Das Kraftfahrt-Bundesamt (KBA) weist Runderneuerer darauf hin, dass sie bei der Produktion keine Materialien einsetzen dürfen, über dessen Eigenschaften sie nicht ausreichend informiert sind. Runderneuerungsbetriebe tragen „die volle Verantwortung dafür, dass die runderneuerten Reifen den Vorschriften der ECE-Regelung 108/109 entsprechen und ihr Verhalten bei normaler Verwendung einwandfrei ist“, heißt es dazu in einer Veröffentlichung. Fertigung und technische Voraussetzungen seien dieser Regelung anzupassen. Der Betrieb müsse im Zusammenhang mit der erteilten KBA-Genehmigung und mit Blick auf die Produkthaftung objektiv nachweisen können, dass die Heizzeit ausreichend bemessen wurde. Die Eigenschaften des verwendeten Materials, speziell des Bindegummis, des Laufstreifens sowie der Karkasse müssen bekannt sein, damit sie in der Runderneuerung berücksichtigt werden können.

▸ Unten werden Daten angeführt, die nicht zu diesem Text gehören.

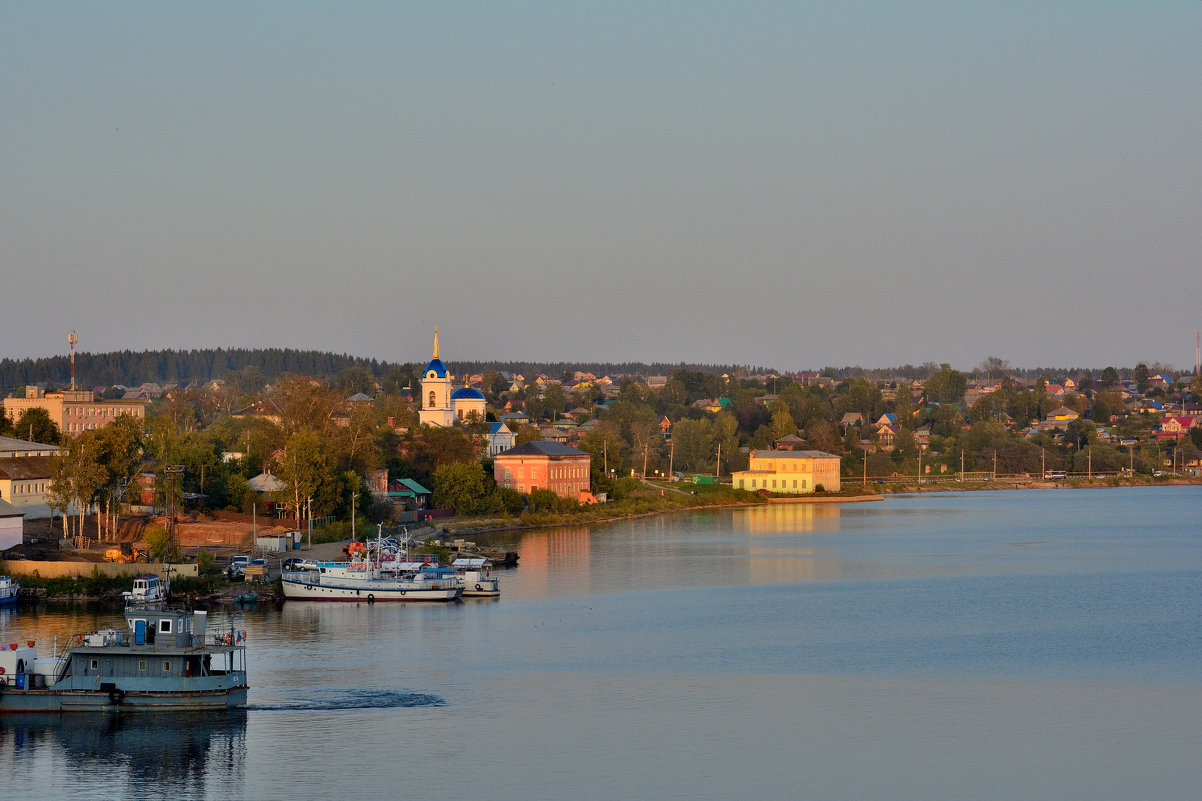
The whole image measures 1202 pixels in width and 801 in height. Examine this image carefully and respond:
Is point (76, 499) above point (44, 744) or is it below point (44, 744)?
above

Die im Fertigungsprozess notwendige Heizzeit bestimme sich unter diesem Aspekt aus dem Vulkanisationsverhalten und aus der Wärmleitfähigkeit des verwendeten Materials, schreibt das KBA weiter. Der Runderneuerer müsse über alle erforderlichen Informationen verfügen, um die Betriebskennung des Reifens verantwortungsvoll bestimmen, ggf. auch abstufen zu können. Neben dem Zustand der Karkasse seien auch hier die Materialeigenschaften, insbesondere des Laufstreifens, zu berücksichtigen. Das KBA und dessen Beauftragte (z. B. Zertifizierungsstellen) kontrollieren die Umsetzung dieser Forderungen im Rahmen des Genehmigungsverfahrens, und bei Konformitätsprüfungen, so die Behörde abschließend.